The increased sales in Anchorage of fuel imported from overseas have also come at the expense of the Alaska Railroad, which has a symbiotic relationship with the refinery.

A business that was once worth $45 million a year to the railroad is shrinking to the point of disappearing.

For many years it could be said that the railroad helped make the refinery viable and the refinery did the same for the railroad.

“I can’t overestimate how critical Flint Hills is to the Alaska Railroad,” Bill O’Leary, now president of the railroad, told a legislative committee in 2011 when the decline in fuel shipments was already at an advanced stage. “As Flint Hills goes often, so goes the Alaska Railroad from a financial perspective.”

Flint Hills said Tuesday it will cease refinery operations in the spring, which means the railroad is going to be facing a new round of budget cutbacks and layoffs. In the last six years, the railroad has cut about 300 jobs in response to reductions in revenue.

Longtime railroad board member John Binkley of Fairbanks said the railroad staff is developing response plans, which he said are likely to lead to significant changes in the state-owned railroad,

"Immediately we're going to have to look at short-term changes to adjust, and then at the midterm. It's not good news for the railroad," he said. "It's a huge blow. But we are a resilient railroad with dedicated employees and we will survive." 

A smaller Alaska Railroad is likely to emerge from this action, though railroad officials say it’s too soon to talk about specifics.

Flint Hills will not be ending its use of the railroad, as it will be importing oil and selling to fuel companies from tanks on the property. Larger shipments from Anchorage to Fairbanks of gasoline and heating oil will not come close to matching what the company has been sending in the other direction.

The final decision by Flint Hills comes after a decade of production cuts, triggered by changes in world markets and handicaps unique to Alaska, such as the high price of North Slope oil.

Nearly a decade ago, Flint Hills stopped exporting naphtha, which it said was a low-margin product, to Asia and South America. When the U.S. economy collapsed in 2008, it had jet fuel it couldn’t sell and it shut down Tower No. 3, curtailing production.

Fuel consumption at the Anchorage airport dropped by 28 percent in fiscal year 2009.

When the demand for jet fuel showed an unexpected increase as the economy began to recover, officials in Anchorage said they were losing business because airlines reported difficulty in finding fuel supplies.

That’s when the supply chain for importing fuel developed in a big way.

 “Our analysis of the jet fuel market shows that the buyers, airlines operating from the Anchorage International Airport, have taken steps to diversify their choices of where and when to buy jet fuel.
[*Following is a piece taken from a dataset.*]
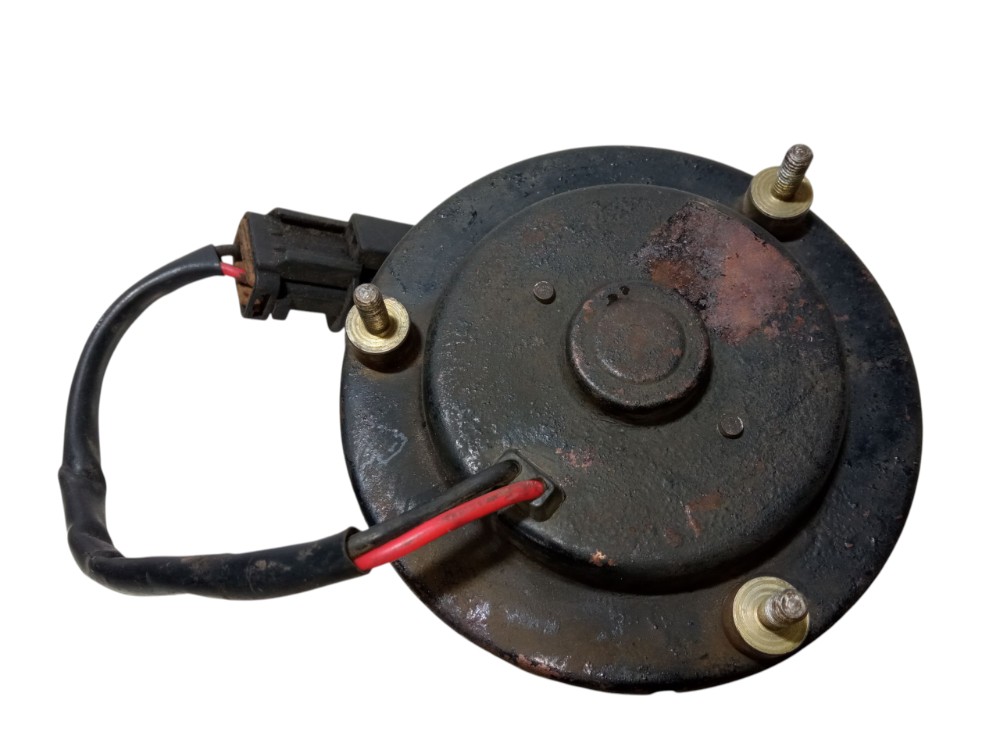 Motor Ventoinha Radiador Jac J3 2010 2011 2012 2013 1.4 16v  1 3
Many of these changes may have been precipitated by cutbacks on jet fuel production at the Flint Hills refinery during the recession,” a 2013 report by the Institute of Social and Economic Research said.
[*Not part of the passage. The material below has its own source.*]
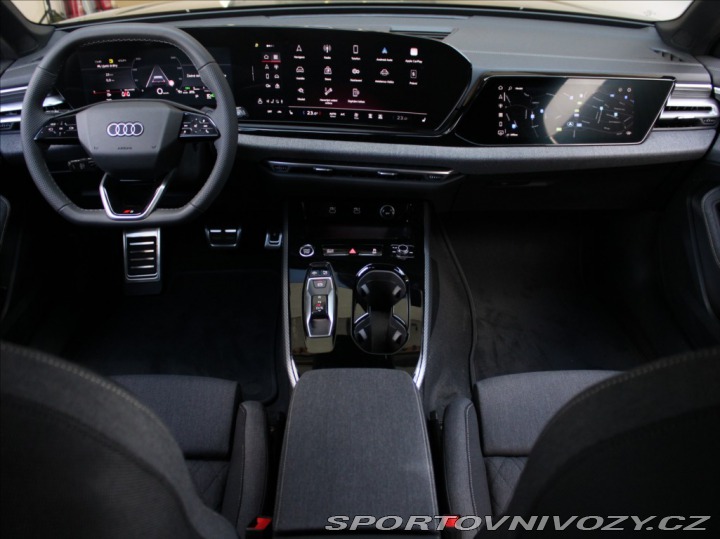 Audi A5 2,0 40TDi Quattro S-Line 2025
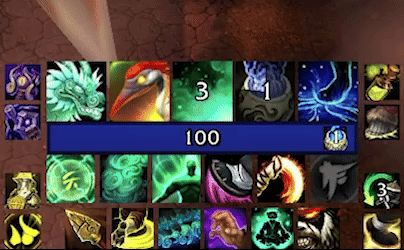 Publik's Mistweaver Monk Auras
The Anchorage fuel consortium of 19 airlines, which includes passenger and freight operators such as UPS and FedEx, focuses on coordinating on infrastructure, but not necessarily on buying fuel.

“Each airline has its own contracts with multiple fuel providers,” ISER said. “Each contract may be for a different price.This is all proprietary information not made available to the airport, which is managed by the state. The consortium also does not tell the airport what each airline pays to belong to the consortium.”

Jet fuel sales approached nearly 1 billion gallons in 2006/2007, ISER said, about 2.7 million gallons a day.

That dropped to about 625 million gallons a year during the economic collapse but has since increased to about 700 million gallons, ISER said.

On Jan. 31, 2012, at a hearing of the House Finance Committee, Rep. Mark Neuman asked then-DOT Commissioner Marc Luiken if there was a contingency plan in case Flint Hills closed down.

Luiken said that the airline fuel consortium had found suppliers “who are willing to supply, probably 100 percent of the fuel” if Flint Hills shut down.

Rep. Tammie Wilson asked if anyone did the math to see if state policies on oil sales were putting the company at a disadvantage.

“Whose responsibility is that?” she said.

Luiken said the transportation department was not in the fuel business and he did not know who was responsible.